Westin thought for a minute, his face twisting as he considered the possibilities.

“If we know when it’s broadcasting, possibly. But the power is so low and the transmission is brief. We’d also have to have multiple direction finding units, and we don’t even have one.”

“Could we build them?” Martin asked.

“Sure, possibly, but there’s something else,” Westin said. “This transmission is recorded.”

“You can tell that?” Elaine asked.

“Yes. It has the same acoustic signature as the Ranger Signal, which we know is a looped recording.”

I was starting to understand his reluctance to embrace the search idea.

“You’re saying this could be transmitted from a remote spot when no one is there,” I said.

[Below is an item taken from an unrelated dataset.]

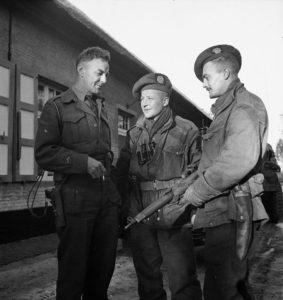 Sgt Marshall Calgary Highlanders on the right.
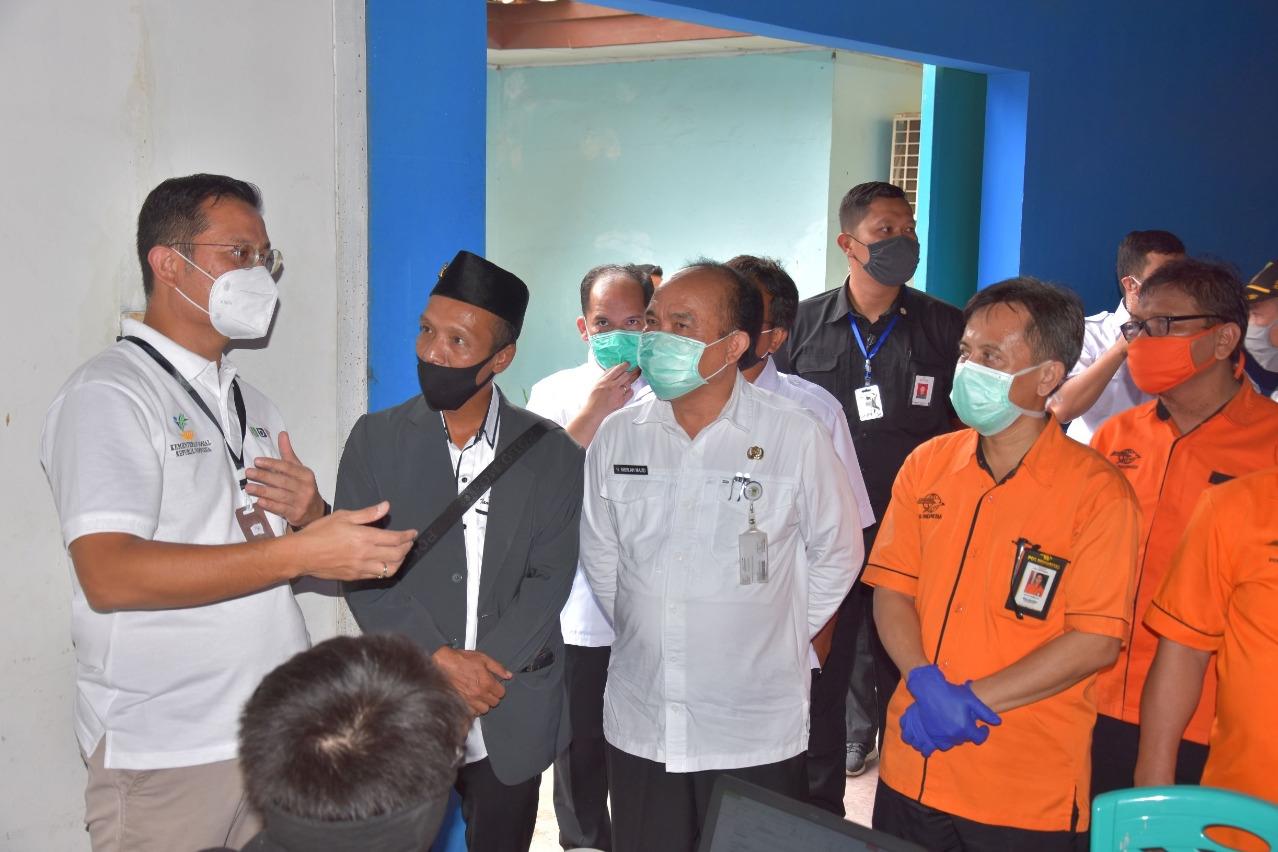 Post-Lebaran Social Minister Monitors Distribution of Cash Social Assistance in Bekasi Regency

“Precisely,” he confirmed.

“Okay,” Schiavo said. “Finding it might be pointless because the transmitter could be low power, small, and highly mobile. So let’s focus on the other big question—what sort of use would our enemy get from a beep?”

Westin smiled, getting into his role as com sleuth.

“That’s just it,” the private said. “It’s not a beep. It’s a series of beeps compressed. Listen.”

Westin dragged the audio file into a simple processing program which Micah had used and slowed the playback down by a factor of sixty. When the transmission was played at this much reduced speed, the singular stuttering beep became a minutes’ worth of long and short tones whose purpose was unmistakable.

“Morse,” Martin said.

With its universally recognized auditory dots and dashes, what we were listening to was some message that had been condensed, much like the burst transmissions we’d been bouncing off a satellite. Here, though, the recorded message was being broadcast locally. From within our very town.

“Can you decode it?” Schiavo asked her com specialist.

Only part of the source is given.